Trastuzumab Emtansine

Publication Details



Trastuzumab emtansine (also known as ado-trastuzumab emtansine) is a humanized monoclonal antibody to the human epidermal growth factor receptor-2 (HER2) conjugated with a microtubule inhibitor which is used in the therapy of advanced, metastatic breast cancer. Trastuzumab emtansine has been linked to frequent serum enzyme elevations during therapy, to occasional instance of acute clinically apparent liver injury and, when given chronically, to nodular regenerative hyperplasia and noncirrhotic portal hypertension.


Trastuzumab (tras tooz’ ue mab) emtansine (em tan’ seen) is a humanized monoclonal antibody to the human epidermal growth factor receptor-2 (HER2) conjugated to emtansine (DM1), a cytotoxic microtubule inhibitor, which is used in the therapy of advanced or metastatic forms of breast cancer that express HER2. The monoclonal antibody is linked by a cleavable tetrapeptide to the microtubule inhibitor which is released intracellularly after the conjugate binds to and is taken up by HER2 expressing cancer cells.
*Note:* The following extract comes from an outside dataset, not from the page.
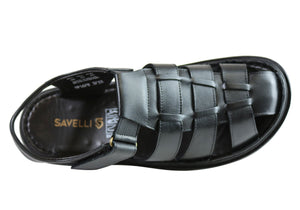 Savelli Christopher Mens Leather Closed Toe Sandals Made In Brazil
Within the cancer cell, emtansine is released by lysosomal enzymes that cleave the linker molecule. The released emtansine then binds to microtubules causing cell cycle arrest and apoptotic cell death. This conjugate was shown to induce objective responses and improve survival in patients with unresectable or metastatic breast cancer who had progressed despite previous therapies, and it was approved for this indication in the United States in 2013. The antibody conjugate is available in single use vials of 100 mg per vial or 160 mg lyophilized powder under the brand name Kadcyla. The recommended dose is 3.6 mg/kg intravenously every 3 weeks until disease progression or intolerability. The antibody conjugate has a higher rate of adverse side effects than trastuzumab alone. The common adverse events include fatigue, nausea, vomiting, diarrhea, fever, myalgias, headache, constipation, serum enzyme elevations and thrombocytopenia. Less common but potential severe adverse events include hepatotoxicity, anaphylaxis, heart failure and embryo-fetal toxicity. Trastuzumab emtansine should be prescribed and administered only by health care workers with expertise and experience in cancer chemotherapy and management of its adverse events.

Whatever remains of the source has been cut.